Sunday, April 27, 2008

The Dreyfus syndrome

How are we to understand the indictment by the US Justice Dept. of 84 year old Ben-Ami Kadish for spying 23 years after the event? This is another example of the "Dreyfus syndrome."
What was the motivation for the original notorious Dreyfus case in France in 1894? It was that the French Army had been handily defeated by the Prussians, and they had to find a scapegoat to explain away their defeat. Major Esterhazy, a French officer of Hungarian origin, provided the forged document implicating Dreyfus, a Jewish officer from German-speaking Alsace, of spying for the Germans, the perfect scapegoat.
During the Communist era, there were several trials of Jewish scapegoats, including the famous Slansky trial in Czechoslovakia in 1952.
Similarly with Pollard, he was undoubtedly spying for Israel, he confessed to it, but he represented that perfect icon, the Jew with divided loyalty, at a time in 1985 when the US wanted to put pressure on Israel when Caspar Weinberger, that undoubted enemy of Israel, was US Secretary of Defense. Similarly today, as Pres. Bush is pushing for a potential agreement between Israel and the PA, his political enemies in the State Dept. and the Justice Dept., undoubtedly liberals who would like to see Bush's whole political legacy in tatters, are using this case to undermine the Israel-US relationship (how else can one explain it?).
In the wake of the Pollard revelations, the Govt. of Israel at the time publicly promised never to spy against the US again. But, I never heard the US reciprocate. It is widely believed that the US spies on Israel and until they publicly announce that they do not, I for one will continue to believe that they do (and would even if they publicly announced it). In fact, all nations spy on each other, including allies (don't the US and UK spy on each other?) So the Kadish case is another in a long line of cases in which Jews are used as political scapegoats.
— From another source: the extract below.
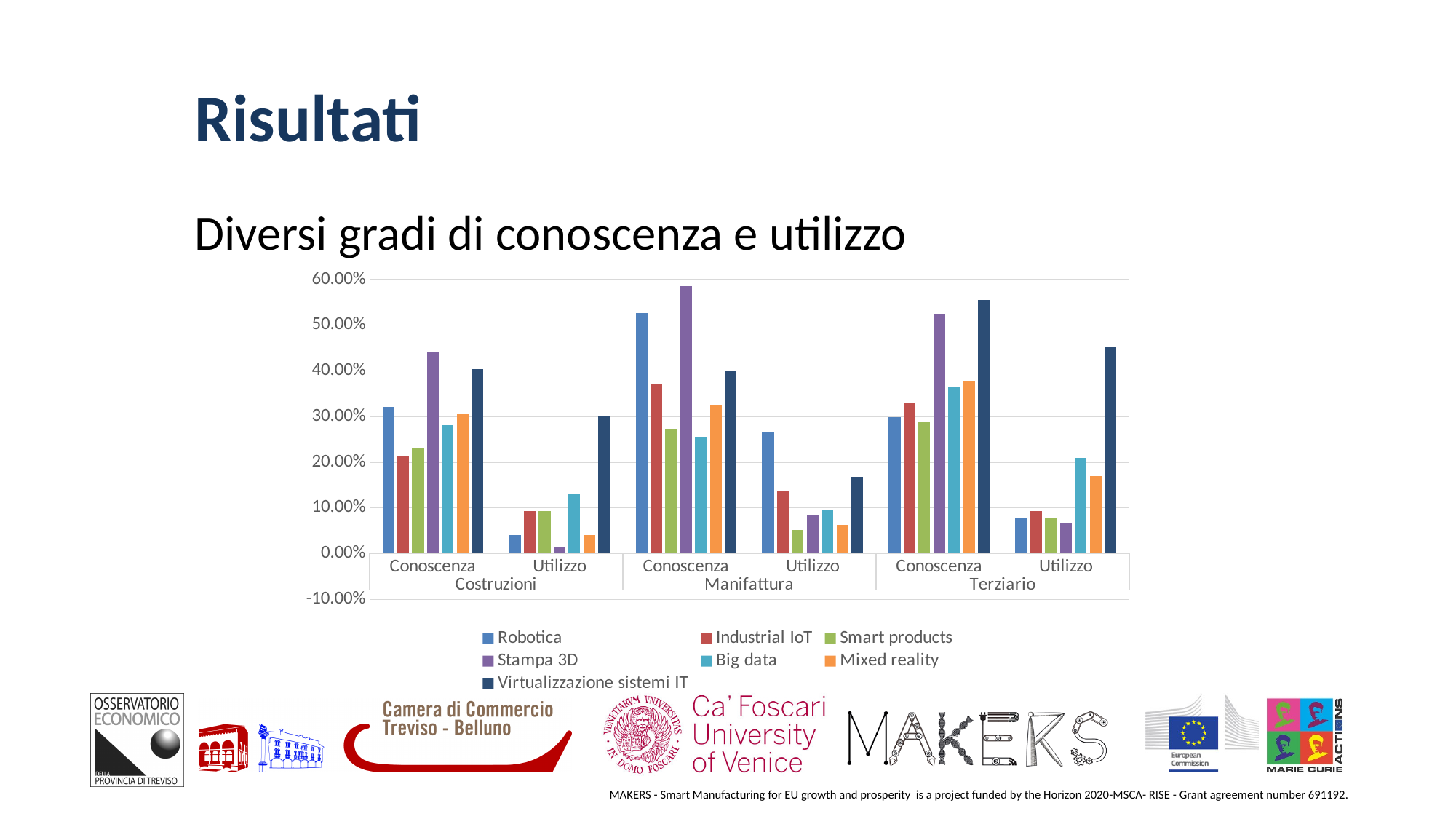
Which series has the lowest bar under Costruzioni Utilizzo? Stampa 3D Under Costruzioni Utilizzo, which is larger: Stampa 3D or Big data? Big data How many sectors are shown along the x axis? 3 Which series has the tallest bar in the whole chart? Stampa 3D (Manifattura, Conoscenza) Is the value for Virtualizzazione sistemi IT under Terziario Utilizzo greater or less than 40.00%? greater For Manifattura, are the Utilizzo bars generally higher or lower than the Conoscenza bars? lower What kind of chart is shown on the slide? bar chart Is the value for Stampa 3D under Costruzioni Conoscenza greater or less than 40.00%? greater Which series has the highest bar under Terziario Utilizzo? Virtualizzazione sistemi IT How many series does the legend list? 7 What colour represents Stampa 3D in the legend? purple Is the value for Robotica under Manifattura Conoscenza greater or less than 50.00%? greater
When Pollard was arrested I wrote a letter to the Jewish Week in Washington DC entitled "Trivided loyalty," in which I pointed out that as a US citizen of British origin, if the UK were under threat of attack, for example before WWII, I hope that I would help my home country as many Anglophiles did, and that would be understood by all Americans. Similarly as a Jew, since Israel is under constant attack and is an ally of the US, I hoped that if I had information that would save Israeli lives that I knew was being withheld from Israel, I hoped that I too would transfer it to them. Some people said that I was "brave" to write this letter, since most American Jews went into a defensive couch and even refused to discuss it. However, there is hardly an American that doesn't have a loyalty to another country outside the US, including Irish Americans, Italian Americans, even Black Americans (would Barack Obama help Kenya?). So the issue of divided loyalty is outdated in this age of multiculturalism, and we should not be reticent in rejecting it, even if Kadish did spy for Israel.